**Provided passage:**
==========
Show this bounded linear operator is injective

Question

Let $X=C([0,1])$ with the $\sup$ norm and let $T: X \to X$ given by $$ Tf(t) = f(t) + \int_0^t f(s) \,\mathrm{d}s. $$ I already showed that $T$ is a bounded linear operator with $\|T\|=2$. The problem asks me to show that $T$ is injective.

What I tried was to show $\ker T = \{0\}$, which means the equation $Tf(t)=0$, or \begin{equation} \tag{1} f(t) + \int_0^t f(s) \,\mathrm{d}s = 0 \end{equation} for all $t \in [0,1]$ has a unique solution $f \equiv 0$. Differentiating both sides with respect to $t$ gives the ODE: $$ f'(t) + f(t) = 0, $$ which has a solution $f(t)=Ce^{-t}$, where $C$ is a constant. Since equation $(1)$ gives $f(0)=0$, we must have $C=0$, and equation $Tf(t)=0$ has a solution $f \equiv 0$.

However, I'm not sure how to show $f = 0$ is the unique solution to $(1)$ (or maybe it must be from the general solution to the ODE).
==========
**The data:**
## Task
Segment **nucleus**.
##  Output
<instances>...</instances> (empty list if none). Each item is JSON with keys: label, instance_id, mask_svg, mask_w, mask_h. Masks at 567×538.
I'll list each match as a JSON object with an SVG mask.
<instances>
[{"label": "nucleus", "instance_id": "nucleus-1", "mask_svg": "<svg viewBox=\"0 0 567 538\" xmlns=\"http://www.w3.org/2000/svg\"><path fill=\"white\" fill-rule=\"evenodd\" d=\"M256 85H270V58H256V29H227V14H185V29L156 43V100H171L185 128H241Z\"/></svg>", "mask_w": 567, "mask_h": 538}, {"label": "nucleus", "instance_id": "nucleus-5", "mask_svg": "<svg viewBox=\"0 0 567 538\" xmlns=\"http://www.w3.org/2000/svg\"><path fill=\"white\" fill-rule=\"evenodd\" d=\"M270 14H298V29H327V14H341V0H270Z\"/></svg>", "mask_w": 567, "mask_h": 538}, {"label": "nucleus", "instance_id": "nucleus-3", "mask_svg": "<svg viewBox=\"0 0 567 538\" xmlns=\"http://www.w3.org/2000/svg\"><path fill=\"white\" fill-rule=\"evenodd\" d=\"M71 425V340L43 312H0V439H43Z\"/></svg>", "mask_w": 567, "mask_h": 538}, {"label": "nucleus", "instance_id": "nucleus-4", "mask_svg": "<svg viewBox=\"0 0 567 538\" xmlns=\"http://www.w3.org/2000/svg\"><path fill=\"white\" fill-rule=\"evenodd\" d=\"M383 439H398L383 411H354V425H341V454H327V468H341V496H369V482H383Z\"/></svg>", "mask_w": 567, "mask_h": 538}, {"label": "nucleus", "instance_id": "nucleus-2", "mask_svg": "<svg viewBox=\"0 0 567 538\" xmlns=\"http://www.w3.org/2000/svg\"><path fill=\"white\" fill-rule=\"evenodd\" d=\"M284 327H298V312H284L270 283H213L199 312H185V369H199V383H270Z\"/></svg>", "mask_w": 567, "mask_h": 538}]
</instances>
==========
**Written task 1:**
In the thread about showing the bounded linear operator is injective, what value does the poster say they found for the norm of T?
**Written task 2:**
Put every line of the records into a numbered list, leaving out any blank lines.
The records are unrelated to the text.

**Correct answer 1:**
The norm of T is 2.

**Correct answer 2:**
1. ## Task
2. Segment **nucleus**.
3. ##  Output
4. <instances>...</instances> (empty list if none). Each item is JSON with keys: label, instance_id, mask_svg, mask_w, mask_h. Masks at 567×538.
5. I'll list each match as a JSON object with an SVG mask.
6. <instances>
7. [{"label": "nucleus", "instance_id": "nucleus-1", "mask_svg": "<svg viewBox=\"0 0 567 538\" xmlns=\"http://www.w3.org/2000/svg\"><path fill=\"white\" fill-rule=\"evenodd\" d=\"M256 85H270V58H256V29H227V14H185V29L156 43V100H171L185 128H241Z\"/></svg>", "mask_w": 567, "mask_h": 538}, {"label": "nucleus", "instance_id": "nucleus-5", "mask_svg": "<svg viewBox=\"0 0 567 538\" xmlns=\"http://www.w3.org/2000/svg\"><path fill=\"white\" fill-rule=\"evenodd\" d=\"M270 14H298V29H327V14H341V0H270Z\"/></svg>", "mask_w": 567, "mask_h": 538}, {"label": "nucleus", "instance_id": "nucleus-3", "mask_svg": "<svg viewBox=\"0 0 567 538\" xmlns=\"http://www.w3.org/2000/svg\"><path fill=\"white\" fill-rule=\"evenodd\" d=\"M71 425V340L43 312H0V439H43Z\"/></svg>", "mask_w": 567, "mask_h": 538}, {"label": "nucleus", "instance_id": "nucleus-4", "mask_svg": "<svg viewBox=\"0 0 567 538\" xmlns=\"http://www.w3.org/2000/svg\"><path fill=\"white\" fill-rule=\"evenodd\" d=\"M383 439H398L383 411H354V425H341V454H327V468H341V496H369V482H383Z\"/></svg>", "mask_w": 567, "mask_h": 538}, {"label": "nucleus", "instance_id": "nucleus-2", "mask_svg": "<svg viewBox=\"0 0 567 538\" xmlns=\"http://www.w3.org/2000/svg\"><path fill=\"white\" fill-rule=\"evenodd\" d=\"M284 327H298V312H284L270 283H213L199 312H185V369H199V383H270Z\"/></svg>", "mask_w": 567, "mask_h": 538}]
8. </instances>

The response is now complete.